The bell is the most common and indispensable musical instrument in tantric Buddhist ritual. Gods and apotheosized lamas alike hold this popular symbol, along with the thunderbolt in their hands. The bell has an elemental function and its sound, like those made by the trumpet and the drum, is regarded as auspicious; it is said to drive away evil spirits. Like the church bell, the Buddhist hand bell sends the message to evil spirits that they must stay away from the consecrated area where the ritual is being performed.

As already mentioned, in ritual the bell is paired with the Vajra. The Vajra represents the compassion of the Buddha, the masculine principle; and the bell represents wisdom, the female principle. To achieve enlightenment, those two principles must be combined. The bell is visualized as the Buddha's body, the Vajra is visualized as his mind, and the sound of the bell is visualized as Buddha's speech in teaching of the dharma.
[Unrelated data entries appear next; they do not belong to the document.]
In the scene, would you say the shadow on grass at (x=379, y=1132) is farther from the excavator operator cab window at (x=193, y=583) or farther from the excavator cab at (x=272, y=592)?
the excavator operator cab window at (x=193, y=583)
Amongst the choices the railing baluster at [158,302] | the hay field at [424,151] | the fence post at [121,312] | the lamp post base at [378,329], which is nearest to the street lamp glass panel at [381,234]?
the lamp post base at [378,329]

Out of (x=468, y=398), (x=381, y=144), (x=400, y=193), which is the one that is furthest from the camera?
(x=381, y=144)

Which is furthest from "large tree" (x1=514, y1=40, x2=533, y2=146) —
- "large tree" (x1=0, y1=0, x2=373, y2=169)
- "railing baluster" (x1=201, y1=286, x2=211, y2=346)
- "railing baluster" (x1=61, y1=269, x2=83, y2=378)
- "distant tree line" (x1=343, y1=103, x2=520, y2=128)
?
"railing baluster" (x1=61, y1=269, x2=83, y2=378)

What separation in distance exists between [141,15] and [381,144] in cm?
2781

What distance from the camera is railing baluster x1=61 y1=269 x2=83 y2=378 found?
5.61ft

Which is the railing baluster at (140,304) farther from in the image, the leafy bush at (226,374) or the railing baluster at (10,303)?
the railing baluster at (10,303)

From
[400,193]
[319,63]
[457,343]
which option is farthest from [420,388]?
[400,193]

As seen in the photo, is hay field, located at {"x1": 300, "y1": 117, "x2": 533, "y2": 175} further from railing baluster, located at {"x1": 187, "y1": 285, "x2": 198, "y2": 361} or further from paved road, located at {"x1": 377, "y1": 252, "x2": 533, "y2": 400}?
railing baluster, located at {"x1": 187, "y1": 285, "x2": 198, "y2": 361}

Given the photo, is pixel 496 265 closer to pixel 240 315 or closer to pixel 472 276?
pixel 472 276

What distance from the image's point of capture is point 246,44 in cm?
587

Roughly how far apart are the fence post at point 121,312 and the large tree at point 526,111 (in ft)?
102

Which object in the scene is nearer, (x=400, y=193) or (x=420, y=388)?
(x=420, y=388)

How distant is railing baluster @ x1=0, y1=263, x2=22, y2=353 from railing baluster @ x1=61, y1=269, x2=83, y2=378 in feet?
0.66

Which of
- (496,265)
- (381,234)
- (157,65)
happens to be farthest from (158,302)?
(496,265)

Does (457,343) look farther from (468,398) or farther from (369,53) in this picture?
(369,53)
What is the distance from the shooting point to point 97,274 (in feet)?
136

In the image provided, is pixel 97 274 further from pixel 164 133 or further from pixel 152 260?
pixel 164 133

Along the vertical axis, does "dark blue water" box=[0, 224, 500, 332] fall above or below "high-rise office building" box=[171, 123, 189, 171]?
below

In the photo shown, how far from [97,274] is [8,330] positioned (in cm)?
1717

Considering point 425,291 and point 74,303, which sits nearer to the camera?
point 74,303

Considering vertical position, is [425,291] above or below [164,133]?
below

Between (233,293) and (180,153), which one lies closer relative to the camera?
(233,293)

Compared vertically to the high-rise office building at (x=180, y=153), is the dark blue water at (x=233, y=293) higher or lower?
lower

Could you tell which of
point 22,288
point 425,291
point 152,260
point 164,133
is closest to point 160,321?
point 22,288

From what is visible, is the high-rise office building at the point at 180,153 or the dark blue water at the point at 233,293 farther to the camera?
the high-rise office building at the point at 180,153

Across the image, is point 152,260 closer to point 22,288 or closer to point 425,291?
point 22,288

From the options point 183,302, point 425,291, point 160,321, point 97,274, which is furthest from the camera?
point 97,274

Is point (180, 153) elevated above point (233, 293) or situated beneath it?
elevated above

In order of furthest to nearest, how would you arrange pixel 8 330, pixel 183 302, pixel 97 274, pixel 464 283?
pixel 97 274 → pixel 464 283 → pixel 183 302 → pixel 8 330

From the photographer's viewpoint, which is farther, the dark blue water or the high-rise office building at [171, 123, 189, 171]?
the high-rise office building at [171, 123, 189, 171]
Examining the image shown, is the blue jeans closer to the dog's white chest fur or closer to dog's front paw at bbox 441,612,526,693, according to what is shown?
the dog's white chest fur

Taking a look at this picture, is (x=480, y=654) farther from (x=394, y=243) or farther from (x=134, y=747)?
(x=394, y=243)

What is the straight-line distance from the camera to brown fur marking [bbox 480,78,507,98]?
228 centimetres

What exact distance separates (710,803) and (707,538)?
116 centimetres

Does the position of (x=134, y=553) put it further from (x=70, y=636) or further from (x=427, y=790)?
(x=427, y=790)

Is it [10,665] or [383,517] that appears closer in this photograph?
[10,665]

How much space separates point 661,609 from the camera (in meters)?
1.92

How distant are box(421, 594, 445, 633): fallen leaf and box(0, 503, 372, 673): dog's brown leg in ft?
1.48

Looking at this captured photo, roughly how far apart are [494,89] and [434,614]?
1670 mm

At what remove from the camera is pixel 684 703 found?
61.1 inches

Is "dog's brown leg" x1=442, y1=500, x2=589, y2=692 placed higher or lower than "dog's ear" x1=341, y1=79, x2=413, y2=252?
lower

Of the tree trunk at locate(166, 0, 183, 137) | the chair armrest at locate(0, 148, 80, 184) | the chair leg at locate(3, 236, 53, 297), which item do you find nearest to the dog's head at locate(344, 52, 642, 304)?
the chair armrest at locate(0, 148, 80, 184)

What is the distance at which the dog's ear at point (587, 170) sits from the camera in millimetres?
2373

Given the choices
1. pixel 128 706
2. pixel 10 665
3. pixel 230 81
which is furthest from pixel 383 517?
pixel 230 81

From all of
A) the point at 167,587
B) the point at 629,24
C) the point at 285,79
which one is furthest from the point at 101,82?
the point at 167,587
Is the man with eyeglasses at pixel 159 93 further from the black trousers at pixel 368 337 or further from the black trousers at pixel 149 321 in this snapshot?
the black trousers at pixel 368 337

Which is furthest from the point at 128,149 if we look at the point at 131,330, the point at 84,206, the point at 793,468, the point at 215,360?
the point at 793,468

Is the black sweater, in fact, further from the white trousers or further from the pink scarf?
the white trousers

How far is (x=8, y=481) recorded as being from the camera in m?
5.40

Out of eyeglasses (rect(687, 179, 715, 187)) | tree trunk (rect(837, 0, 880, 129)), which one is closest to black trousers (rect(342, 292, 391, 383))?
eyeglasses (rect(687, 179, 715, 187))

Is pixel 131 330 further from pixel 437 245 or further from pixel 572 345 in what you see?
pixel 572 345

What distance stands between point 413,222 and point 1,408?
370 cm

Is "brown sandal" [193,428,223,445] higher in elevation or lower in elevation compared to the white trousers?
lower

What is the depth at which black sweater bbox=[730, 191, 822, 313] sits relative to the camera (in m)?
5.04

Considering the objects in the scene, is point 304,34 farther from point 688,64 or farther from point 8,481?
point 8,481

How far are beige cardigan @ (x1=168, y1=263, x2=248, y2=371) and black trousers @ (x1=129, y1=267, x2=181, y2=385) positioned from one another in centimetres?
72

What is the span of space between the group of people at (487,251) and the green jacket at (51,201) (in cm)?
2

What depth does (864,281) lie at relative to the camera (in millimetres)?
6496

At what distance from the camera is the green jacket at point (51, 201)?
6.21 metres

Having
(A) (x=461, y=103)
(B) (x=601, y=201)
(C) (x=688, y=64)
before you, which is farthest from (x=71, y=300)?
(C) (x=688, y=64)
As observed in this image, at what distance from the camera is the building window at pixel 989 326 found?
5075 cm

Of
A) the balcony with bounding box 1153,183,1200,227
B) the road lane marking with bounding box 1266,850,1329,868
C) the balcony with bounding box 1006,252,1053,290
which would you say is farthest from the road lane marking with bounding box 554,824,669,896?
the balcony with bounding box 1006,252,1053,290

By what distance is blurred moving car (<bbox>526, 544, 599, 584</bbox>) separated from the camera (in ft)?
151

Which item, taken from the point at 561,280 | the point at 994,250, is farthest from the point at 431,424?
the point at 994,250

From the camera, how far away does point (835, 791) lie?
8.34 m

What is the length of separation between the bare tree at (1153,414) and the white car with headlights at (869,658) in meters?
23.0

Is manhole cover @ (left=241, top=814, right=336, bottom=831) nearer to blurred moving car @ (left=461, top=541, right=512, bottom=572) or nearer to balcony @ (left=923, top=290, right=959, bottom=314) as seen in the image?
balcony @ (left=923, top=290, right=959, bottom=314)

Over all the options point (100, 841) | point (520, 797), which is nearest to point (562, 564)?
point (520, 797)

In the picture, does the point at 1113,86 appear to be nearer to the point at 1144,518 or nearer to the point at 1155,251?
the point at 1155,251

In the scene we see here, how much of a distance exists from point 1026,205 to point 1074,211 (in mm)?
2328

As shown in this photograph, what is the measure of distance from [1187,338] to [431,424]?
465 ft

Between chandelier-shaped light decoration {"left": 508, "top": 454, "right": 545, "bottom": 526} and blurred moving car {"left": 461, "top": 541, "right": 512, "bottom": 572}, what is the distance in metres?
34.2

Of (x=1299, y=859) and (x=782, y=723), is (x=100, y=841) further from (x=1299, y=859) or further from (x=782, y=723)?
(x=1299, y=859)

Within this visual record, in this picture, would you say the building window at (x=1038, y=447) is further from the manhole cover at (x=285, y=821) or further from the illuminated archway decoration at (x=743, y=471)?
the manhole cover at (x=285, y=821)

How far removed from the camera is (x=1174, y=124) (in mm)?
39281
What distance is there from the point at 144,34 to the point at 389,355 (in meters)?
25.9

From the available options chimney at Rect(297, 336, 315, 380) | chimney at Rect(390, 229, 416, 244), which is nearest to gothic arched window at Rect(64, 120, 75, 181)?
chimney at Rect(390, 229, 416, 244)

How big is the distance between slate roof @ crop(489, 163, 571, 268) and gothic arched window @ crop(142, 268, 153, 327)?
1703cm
The use of the bell and Vajra differs according to the ritual performed or the sadhana chanted. The Vajra can be used for visualization or evocation of deities; ringing the bell can be used to request protection or other actions from a deity, or it can represent the teaching of dharma, and can also be a sound offering. As one example of their use, during meditation on the deity Vajrasattva, the Vajra is placed on the chest of the practitioner, meaning that Vajrasattva is brought to the mediator, and they become one and inseparable. Ringing the bell then represents the sound of Buddha teaching the dharma and symbolizes the attainment of wisdom and the understanding of emptiness.

While chanting, the Vajra is held in the right hand, which faces down, and the bell is held in the left hand, which usually faces up, and they are moved in graceful gestures. Sometimes the hands are held with the wrists crossed over each other, against the chest. This represents the union of the male and female principles.